Collected data entries:
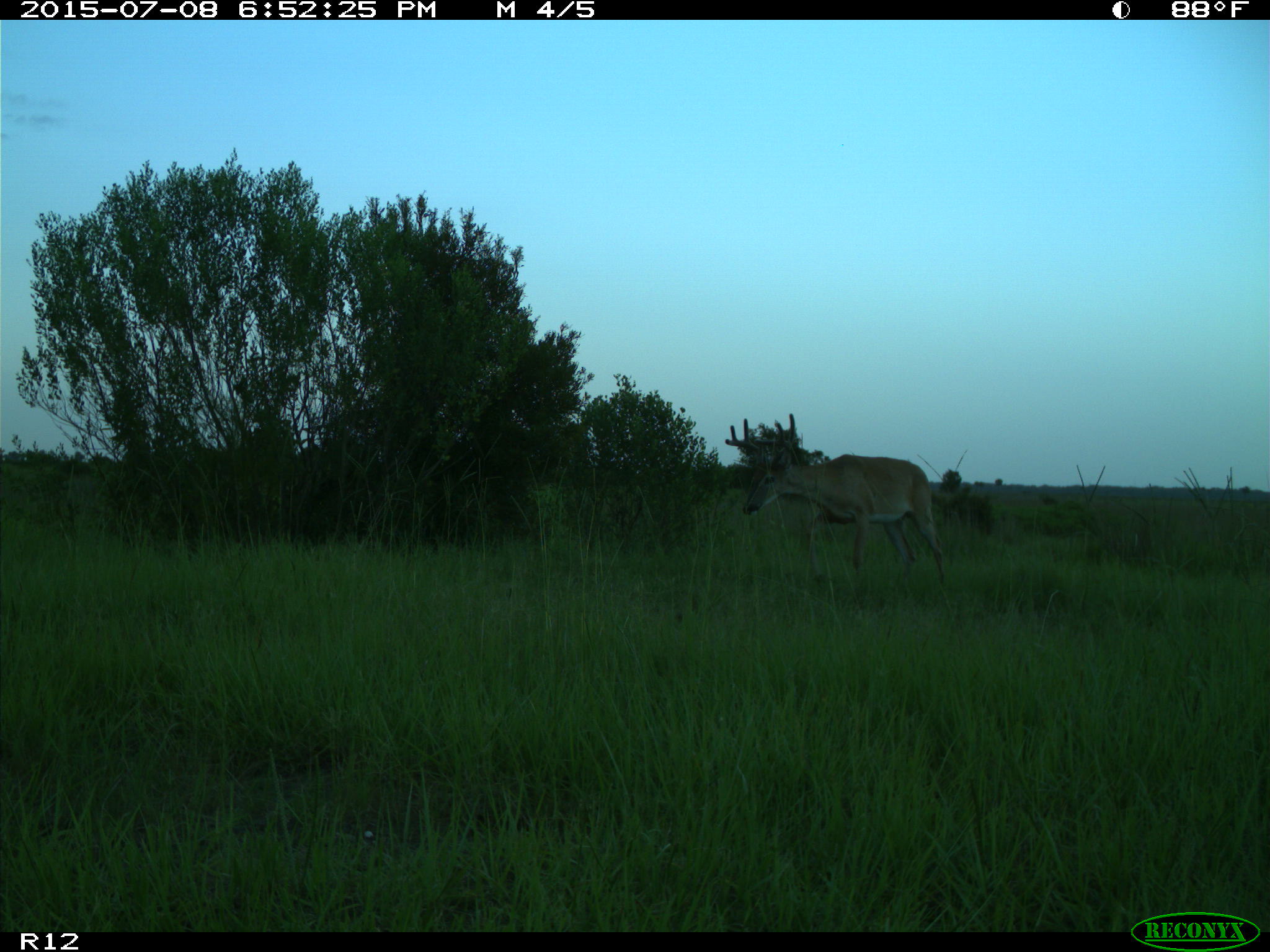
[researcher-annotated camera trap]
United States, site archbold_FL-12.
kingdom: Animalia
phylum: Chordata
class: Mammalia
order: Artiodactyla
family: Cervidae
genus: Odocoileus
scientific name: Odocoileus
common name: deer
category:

Directions
From the first line to the last, write out the data exactly, dropping any pictures.

Solution
[researcher-annotated camera trap]
United States, site archbold_FL-12.
kingdom: Animalia
phylum: Chordata
class: Mammalia
order: Artiodactyla
family: Cervidae
genus: Odocoileus
scientific name: Odocoileus
common name: deer
category:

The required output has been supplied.